TASK: Nothing but the lines below from the one containing "Strukturní homologie NP" through the one containing "沖縄ゴールドバレルパイン 1本 約1kg 沖縄県産" should appear in the answer, exact and without pictures.

INFORMATION SHOWN:
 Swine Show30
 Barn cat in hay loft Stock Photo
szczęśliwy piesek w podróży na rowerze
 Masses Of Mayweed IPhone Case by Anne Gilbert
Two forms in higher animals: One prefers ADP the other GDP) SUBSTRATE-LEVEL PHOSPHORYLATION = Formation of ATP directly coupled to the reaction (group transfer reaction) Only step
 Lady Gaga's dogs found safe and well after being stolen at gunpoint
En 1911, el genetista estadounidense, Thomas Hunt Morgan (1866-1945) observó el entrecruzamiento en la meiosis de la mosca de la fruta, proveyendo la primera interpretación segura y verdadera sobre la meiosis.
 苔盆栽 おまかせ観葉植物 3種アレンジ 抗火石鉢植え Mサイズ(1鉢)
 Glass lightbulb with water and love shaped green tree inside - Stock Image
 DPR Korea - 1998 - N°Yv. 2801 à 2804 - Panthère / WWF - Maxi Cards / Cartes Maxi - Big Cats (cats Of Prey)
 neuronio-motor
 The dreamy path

...

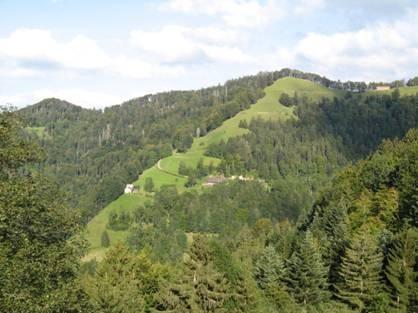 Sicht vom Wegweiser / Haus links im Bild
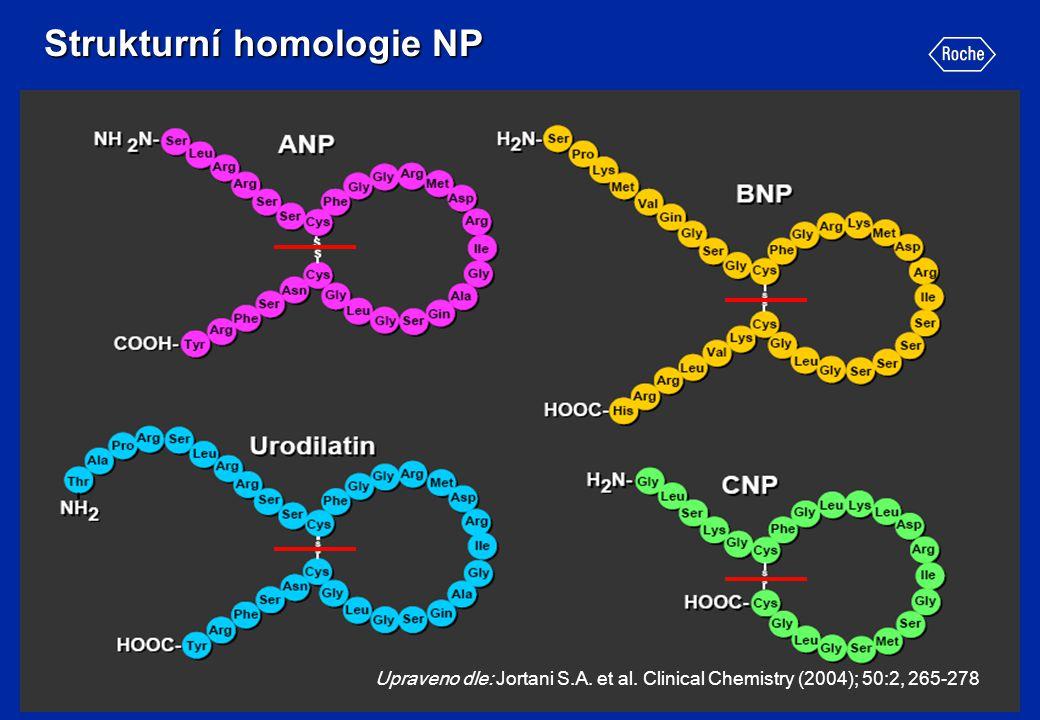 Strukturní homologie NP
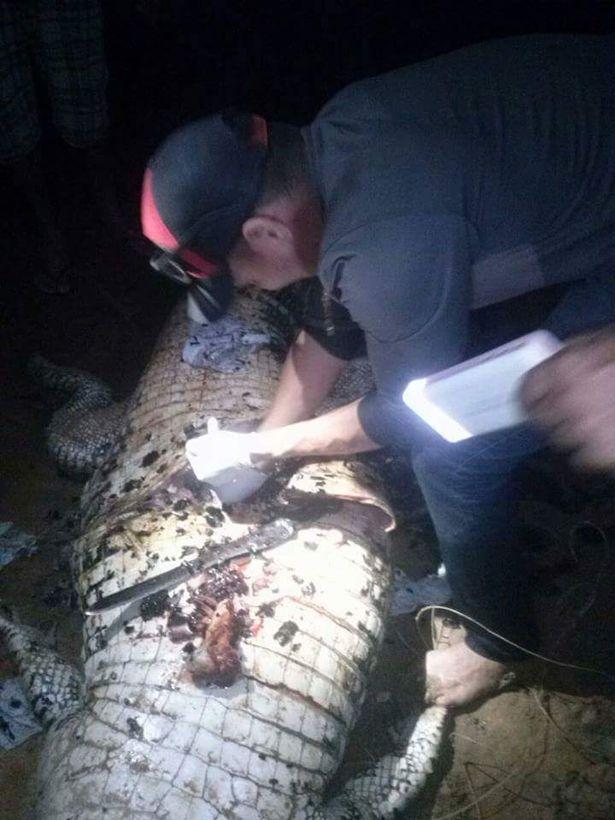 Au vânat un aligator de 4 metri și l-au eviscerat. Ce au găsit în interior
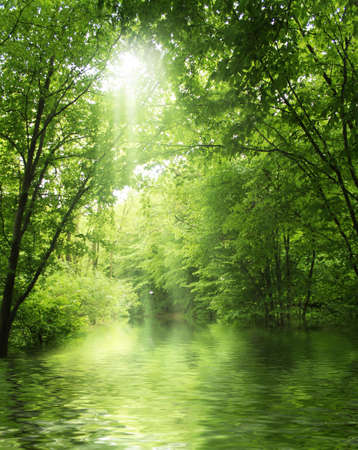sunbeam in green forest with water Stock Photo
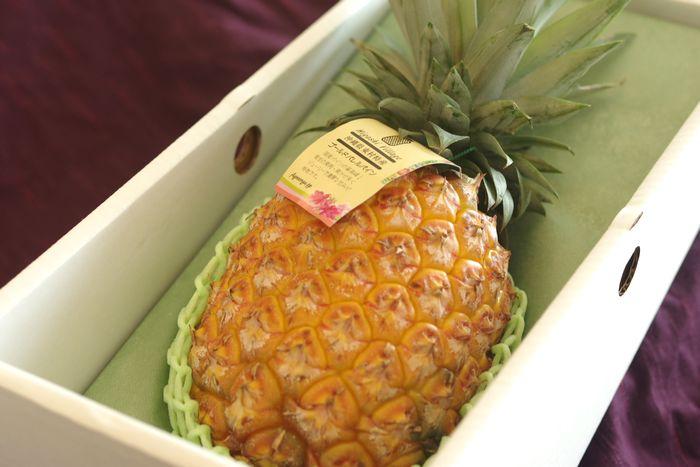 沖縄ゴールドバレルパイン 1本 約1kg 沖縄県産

COMPLETED EXERCISE:
 Strukturní homologie NP
 Au vânat un aligator de 4 metri și l-au eviscerat. Ce au găsit în interior
sunbeam in green forest with water Stock Photo
 沖縄ゴールドバレルパイン 1本 約1kg 沖縄県産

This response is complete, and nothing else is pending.